The Genetic Background Shapes the Susceptibility to Mitochondrial Dysfunction and NASH Progression

Overview

Journal J Exp Med

Specialties Allergy & Immunology
General Medicine

Date 2023 Feb 14

PMID 36787127

Authors

Giorgia Benegiamo

Giacomo V G Von Alvensleben

Sandra Rodriguez-Lopez

Ludger J E Goeminne

Alexis M Bachmann

Jean-David Morel

Ellen Broeckx

Jing Ying Ma

Vinicius Carreira

Sameh A Youssef

Nabil Azhar

Dermot F Reilly

Katharine DAquino

Shannon Mullican

Maroun Bou-Sleiman

Johan Auwerx

Affiliations

Soon will be listed here.

Abstract

Non-alcoholic steatohepatitis (NASH) is a global health concern without treatment.

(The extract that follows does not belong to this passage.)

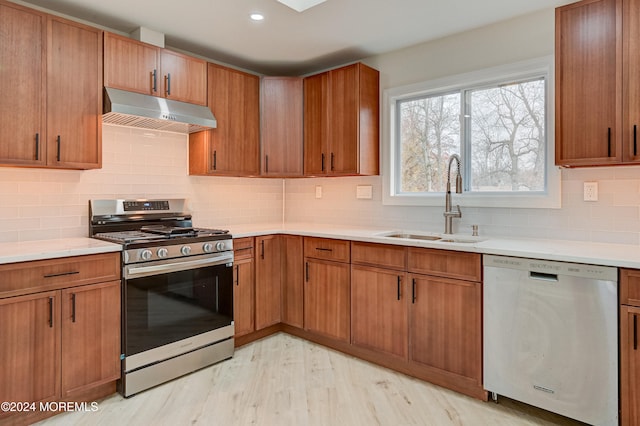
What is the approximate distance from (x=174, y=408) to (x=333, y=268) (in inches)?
56.9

The challenge in finding effective therapies is due to the lack of good mouse models and the complexity of the disease, characterized by gene-environment interactions. We tested the susceptibility of seven mouse strains to develop NASH. The severity of the clinical phenotypes observed varied widely across strains. PWK/PhJ mice were the most prone to develop hepatic inflammation and the only strain to progress to NASH with extensive fibrosis, while CAST/EiJ mice were completely resistant. Levels of mitochondrial transcripts and proteins as well as mitochondrial function were robustly reduced specifically in the liver of PWK/PhJ mice, suggesting a central role of mitochondrial dysfunction in NASH progression. Importantly, the NASH gene expression profile of PWK/PhJ mice had the highest overlap with the human NASH signature. Our study exposes the limitations of using a single mouse genetic background in metabolic studies and describes a novel NASH mouse model with features of the human NASH.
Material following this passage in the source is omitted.